Ficar no PT, para quê? Milton Temer*

jb

A partir do Planalto e de seus aliados, a teoria já virou ladainha. Os meios de comunicação estariam em campanha ferrenha, permanente, a serviço das ''elites'', visando desestabilizar o PT e o governo Lula. Um ódio de classe incontido não cessaria de ameaçar esse ''filho do caos social'', na classificação do sempre bem intencionado Leonardo Boff, em seu artigo da última sexta-feira.

O lamentável, para a maior parte dos que levaram Lula à Presidência da República, é que isto não representa uma pitada mínima de verdade. Pelo contrário. Basta atentar para a generosidade da Rede Globo na divulgação extensa de qualquer inexpressivo evento a portas fechadas - para o, antes, abominável patronato, ou para a pelegada escolhida a dedo - em que o presidente cante loas à sua guinada ao neoliberalismo.

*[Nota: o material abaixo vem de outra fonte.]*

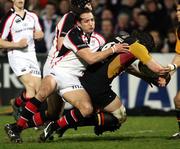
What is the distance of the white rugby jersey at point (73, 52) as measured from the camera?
10.4m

Para que houvesse racionalidade na denúncia sobre a conspiração que saudosistas do PT, modelo anos 80, insistem em propagar, algumas premissas teriam que ser contempladas. Seria necessário que o citado filho do caos social, chegado aos palácios, não tivesse recuado de uma prometida reforma agrária, para privilegiar o predador agronegócio. Seria necessário que tivesse implementado uma vigorosa reforma tributária fundada no critério da progressividade; aliviando os que vivem do salário, e transferindo para os especuladores do mercado, hoje quase isentos, o peso maior da cobrança de impostos. Seria necessário que tivesse posto em prática espaços de controle social direto, sobre o aparelho do Estado e sobre os meios de produção dele dependentes, ou dele concessionários. Seria necessário que tivesse tido a ousadia de enfrentar os grandes agiotas internacionais, e não se submetesse ao papel vil de garantir pagamentos dos juros incessantes e crescentes, de uma dívida ilegal, porque nunca auditorada, como exigia a Constituição de 88. Seria necessário que tivesse interrompido, ao invés de aprofundar, o desmonte do Estado social, promovido pelo mandarinato tucano-pefelista de FHC. Seria necessário, enfim, que não fosse patrono da lei de falência exigida pelos banqueiros, nem da lei dos transgênicos que legalizou autores de crimes ambientais.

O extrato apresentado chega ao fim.